Ryder Winegar, 33, of Amherst, was arrested on Monday, according to the U.S. Attorney's Office in New Hampshire. He had his initial court appearance via conference Tuesday, where his attorney said he pleaded not guilty.

The court paperwork is graphic. Federal agents said Winegar left voicemail messages at the offices of six members of Congress in Washington, D.C. on Dec. 16 and 17. It's unclear which members of Congress were allegedly threatened.

One voicemail said, "…you better support Donald Trump as your president. There has been massive fraud in this country. And if you don't support it, we're going to drag you out and we're going to hang you by your neck to die. Good luck."

In several of the voicemails, federal agents said he identified himself by name or gave his phone number.

In another message, Winegar allegedly left a voicemail saying, "Hey (expletive). How is there a pandemic when 99% of people survive? Huh? It seems like you don't understand what the (expletive) a pandemic is."

Federal agents said that message continued: "…you better get behind Donald Trump or we're going to hang you, and I'm going to laugh, and I'm going to (blank) in your face…"

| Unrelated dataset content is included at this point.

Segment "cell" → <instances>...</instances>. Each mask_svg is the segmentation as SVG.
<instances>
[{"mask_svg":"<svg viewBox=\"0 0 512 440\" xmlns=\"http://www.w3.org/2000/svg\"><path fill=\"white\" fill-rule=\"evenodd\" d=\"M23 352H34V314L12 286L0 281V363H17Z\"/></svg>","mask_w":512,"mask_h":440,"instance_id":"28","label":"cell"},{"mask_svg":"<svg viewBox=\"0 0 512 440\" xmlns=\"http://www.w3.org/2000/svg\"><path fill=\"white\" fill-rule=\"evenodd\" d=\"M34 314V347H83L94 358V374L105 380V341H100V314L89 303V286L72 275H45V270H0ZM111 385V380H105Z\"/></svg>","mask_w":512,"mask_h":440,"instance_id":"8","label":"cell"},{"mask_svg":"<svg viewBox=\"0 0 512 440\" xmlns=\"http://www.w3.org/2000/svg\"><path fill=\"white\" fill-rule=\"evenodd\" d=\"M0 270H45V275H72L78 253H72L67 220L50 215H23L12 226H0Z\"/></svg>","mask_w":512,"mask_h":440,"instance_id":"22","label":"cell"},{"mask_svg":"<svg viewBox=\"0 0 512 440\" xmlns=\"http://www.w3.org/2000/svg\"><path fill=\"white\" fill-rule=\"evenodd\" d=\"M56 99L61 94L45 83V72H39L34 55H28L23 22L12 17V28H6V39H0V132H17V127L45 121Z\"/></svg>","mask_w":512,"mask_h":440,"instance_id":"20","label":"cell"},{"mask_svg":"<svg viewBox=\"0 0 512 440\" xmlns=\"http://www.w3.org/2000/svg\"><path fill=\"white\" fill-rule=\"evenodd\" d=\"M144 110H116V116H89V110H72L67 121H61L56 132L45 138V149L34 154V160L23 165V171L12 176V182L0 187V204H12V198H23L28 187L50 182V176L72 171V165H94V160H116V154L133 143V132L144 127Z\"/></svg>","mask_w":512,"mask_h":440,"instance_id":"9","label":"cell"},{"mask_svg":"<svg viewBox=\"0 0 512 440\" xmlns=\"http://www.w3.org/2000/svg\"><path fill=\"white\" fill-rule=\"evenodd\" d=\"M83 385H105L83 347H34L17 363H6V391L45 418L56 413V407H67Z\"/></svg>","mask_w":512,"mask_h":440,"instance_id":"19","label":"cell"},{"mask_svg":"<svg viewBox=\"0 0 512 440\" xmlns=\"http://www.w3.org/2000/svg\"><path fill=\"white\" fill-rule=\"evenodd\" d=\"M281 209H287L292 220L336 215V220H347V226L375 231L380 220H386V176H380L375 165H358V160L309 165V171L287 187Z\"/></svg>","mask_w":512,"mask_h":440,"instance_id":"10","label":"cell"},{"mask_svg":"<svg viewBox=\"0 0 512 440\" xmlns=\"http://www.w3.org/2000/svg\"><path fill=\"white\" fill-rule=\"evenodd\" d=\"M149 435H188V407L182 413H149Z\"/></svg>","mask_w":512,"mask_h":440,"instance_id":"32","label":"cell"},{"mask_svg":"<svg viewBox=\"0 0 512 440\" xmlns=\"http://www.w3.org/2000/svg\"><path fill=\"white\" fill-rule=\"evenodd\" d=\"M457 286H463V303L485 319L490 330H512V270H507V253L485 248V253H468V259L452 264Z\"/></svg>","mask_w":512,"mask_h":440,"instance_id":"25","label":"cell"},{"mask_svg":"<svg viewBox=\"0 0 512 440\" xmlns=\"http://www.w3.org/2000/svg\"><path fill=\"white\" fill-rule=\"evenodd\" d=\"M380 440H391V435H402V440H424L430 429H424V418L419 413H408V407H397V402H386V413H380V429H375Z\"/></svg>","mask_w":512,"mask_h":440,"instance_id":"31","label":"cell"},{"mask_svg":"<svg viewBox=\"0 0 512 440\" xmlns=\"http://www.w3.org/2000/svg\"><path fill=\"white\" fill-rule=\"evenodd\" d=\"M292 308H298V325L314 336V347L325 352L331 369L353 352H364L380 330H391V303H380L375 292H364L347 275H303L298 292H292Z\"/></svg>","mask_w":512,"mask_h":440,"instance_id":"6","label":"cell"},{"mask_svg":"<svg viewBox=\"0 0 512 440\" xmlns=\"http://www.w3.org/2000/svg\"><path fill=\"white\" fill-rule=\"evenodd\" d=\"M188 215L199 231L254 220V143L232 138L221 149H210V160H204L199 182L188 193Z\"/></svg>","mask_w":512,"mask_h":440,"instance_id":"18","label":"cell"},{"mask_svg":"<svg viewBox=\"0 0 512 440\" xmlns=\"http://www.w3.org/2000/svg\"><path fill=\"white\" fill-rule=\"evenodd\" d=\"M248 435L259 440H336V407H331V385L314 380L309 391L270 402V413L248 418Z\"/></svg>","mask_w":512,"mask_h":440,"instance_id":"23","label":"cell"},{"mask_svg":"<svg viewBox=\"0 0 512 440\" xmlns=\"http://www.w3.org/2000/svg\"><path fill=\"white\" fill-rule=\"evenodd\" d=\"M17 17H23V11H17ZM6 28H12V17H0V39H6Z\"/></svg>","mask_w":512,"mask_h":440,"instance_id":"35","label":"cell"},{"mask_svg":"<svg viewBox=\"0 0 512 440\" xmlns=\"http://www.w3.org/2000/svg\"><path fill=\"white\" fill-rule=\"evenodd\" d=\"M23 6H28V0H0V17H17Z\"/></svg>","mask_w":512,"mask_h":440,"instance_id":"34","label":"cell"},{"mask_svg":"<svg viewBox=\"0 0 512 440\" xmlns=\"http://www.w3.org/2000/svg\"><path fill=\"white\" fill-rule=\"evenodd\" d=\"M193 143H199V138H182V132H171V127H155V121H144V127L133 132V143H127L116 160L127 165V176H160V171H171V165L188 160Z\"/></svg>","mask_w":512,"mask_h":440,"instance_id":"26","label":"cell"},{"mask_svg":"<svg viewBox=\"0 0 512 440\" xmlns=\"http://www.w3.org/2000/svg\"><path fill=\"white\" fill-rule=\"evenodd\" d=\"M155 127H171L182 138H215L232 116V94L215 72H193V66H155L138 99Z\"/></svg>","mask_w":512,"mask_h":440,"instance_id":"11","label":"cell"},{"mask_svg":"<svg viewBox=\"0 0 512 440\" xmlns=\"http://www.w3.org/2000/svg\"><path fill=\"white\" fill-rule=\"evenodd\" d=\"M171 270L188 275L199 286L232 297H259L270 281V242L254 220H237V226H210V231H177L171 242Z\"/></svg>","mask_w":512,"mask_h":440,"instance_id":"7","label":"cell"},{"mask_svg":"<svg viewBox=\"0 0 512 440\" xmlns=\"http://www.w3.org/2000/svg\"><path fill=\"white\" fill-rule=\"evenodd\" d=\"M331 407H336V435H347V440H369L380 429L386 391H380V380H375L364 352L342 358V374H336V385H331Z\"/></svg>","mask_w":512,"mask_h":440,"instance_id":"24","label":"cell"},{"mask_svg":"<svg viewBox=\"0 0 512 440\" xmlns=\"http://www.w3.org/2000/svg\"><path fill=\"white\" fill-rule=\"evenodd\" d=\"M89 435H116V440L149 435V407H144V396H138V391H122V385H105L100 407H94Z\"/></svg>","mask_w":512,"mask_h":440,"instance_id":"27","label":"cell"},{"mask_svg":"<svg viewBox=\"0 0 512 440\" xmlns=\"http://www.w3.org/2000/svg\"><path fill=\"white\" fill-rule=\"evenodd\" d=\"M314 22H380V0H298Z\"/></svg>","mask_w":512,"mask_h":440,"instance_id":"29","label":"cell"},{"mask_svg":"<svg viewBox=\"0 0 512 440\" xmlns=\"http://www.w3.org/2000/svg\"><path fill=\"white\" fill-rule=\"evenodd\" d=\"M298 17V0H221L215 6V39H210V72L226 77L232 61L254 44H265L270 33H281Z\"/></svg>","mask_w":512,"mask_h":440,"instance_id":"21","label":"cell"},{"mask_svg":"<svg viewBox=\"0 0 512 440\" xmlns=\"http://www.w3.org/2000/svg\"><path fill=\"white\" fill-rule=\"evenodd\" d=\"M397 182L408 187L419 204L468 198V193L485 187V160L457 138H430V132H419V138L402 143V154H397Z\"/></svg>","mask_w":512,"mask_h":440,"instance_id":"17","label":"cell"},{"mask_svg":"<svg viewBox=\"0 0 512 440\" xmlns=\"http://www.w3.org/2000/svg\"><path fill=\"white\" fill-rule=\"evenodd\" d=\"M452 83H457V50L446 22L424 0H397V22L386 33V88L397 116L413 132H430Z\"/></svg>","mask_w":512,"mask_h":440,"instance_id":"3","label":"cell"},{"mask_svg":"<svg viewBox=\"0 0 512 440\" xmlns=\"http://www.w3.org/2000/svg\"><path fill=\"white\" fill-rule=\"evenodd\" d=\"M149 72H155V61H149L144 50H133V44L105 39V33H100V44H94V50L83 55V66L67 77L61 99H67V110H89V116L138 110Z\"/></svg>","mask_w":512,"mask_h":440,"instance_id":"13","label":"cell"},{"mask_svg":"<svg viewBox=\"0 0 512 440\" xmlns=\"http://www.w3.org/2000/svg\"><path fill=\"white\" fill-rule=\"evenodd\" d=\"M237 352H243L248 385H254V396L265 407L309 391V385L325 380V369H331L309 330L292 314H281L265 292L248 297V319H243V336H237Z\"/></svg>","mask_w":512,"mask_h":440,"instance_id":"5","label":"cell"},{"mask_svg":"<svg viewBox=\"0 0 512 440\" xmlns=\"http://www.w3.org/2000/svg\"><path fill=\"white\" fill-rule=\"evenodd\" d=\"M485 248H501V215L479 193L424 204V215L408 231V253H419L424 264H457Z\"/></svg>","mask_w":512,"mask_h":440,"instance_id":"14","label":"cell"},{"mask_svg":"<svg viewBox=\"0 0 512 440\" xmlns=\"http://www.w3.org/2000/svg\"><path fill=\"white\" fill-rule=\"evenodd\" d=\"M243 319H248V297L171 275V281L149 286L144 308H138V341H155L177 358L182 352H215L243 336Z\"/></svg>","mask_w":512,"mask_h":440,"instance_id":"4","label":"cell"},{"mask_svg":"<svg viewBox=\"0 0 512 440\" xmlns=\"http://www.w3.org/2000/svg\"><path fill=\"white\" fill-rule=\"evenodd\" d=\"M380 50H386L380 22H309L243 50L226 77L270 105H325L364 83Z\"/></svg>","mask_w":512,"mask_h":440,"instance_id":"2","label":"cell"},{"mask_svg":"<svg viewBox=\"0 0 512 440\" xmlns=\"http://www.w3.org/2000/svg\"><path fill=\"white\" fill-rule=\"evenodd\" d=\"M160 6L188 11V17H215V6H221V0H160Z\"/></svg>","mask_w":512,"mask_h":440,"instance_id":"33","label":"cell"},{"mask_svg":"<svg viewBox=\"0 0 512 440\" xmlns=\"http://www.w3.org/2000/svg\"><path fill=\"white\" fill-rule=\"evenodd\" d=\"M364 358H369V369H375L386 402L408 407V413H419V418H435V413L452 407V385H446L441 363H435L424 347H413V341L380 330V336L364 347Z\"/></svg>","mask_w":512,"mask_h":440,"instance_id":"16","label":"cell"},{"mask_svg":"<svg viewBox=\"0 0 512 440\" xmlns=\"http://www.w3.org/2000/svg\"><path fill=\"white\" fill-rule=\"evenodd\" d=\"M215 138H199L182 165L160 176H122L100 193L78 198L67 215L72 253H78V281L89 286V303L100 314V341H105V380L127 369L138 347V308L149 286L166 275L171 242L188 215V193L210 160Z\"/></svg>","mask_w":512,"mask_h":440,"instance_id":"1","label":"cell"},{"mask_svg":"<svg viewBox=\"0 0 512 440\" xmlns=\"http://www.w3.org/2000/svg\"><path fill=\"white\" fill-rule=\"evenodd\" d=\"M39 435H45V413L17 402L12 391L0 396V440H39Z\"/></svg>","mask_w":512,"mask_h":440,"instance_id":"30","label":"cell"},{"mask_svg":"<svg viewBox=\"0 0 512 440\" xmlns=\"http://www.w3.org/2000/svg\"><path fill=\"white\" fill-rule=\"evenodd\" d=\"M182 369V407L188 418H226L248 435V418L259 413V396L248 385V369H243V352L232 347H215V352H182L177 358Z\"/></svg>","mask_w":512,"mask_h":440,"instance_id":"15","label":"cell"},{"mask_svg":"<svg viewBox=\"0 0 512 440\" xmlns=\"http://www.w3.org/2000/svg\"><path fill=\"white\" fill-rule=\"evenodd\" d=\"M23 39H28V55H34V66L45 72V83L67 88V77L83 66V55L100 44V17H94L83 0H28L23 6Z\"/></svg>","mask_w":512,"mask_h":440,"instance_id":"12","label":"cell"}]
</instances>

Winegar will be detained until at least Thursday, when he is scheduled to appear before a federal magistrate for a detention hearing in U.S. District Court in Concord.

Amid last week's violence at the U.S. Capitol and in response to a warning of the possibility of more violence surrounding the inauguration of President-elect Joe Biden, security is being taken at the New Hampshire State House.

His attorney, Chuck Keefe, issued a statement saying Winegar is a "decorated veteran" and that the allegations were not connected to the violence that took place last week at the U.S. Capitol.

"These charges derive from events alleged to have occurred in December 2020. There are no allegations, and we are in possession of no information, that the allegations against Mr. Winegar are in any way connected to the events of Jan. 6, 2021, in Washington D.C.," the statement said. "There is no allegation or information in our possession that Mr. Winegar was even present in Washington D.C. on that date."

"He looks forward to resolving this matter as soon as practicable and returning to his family," Keefe added.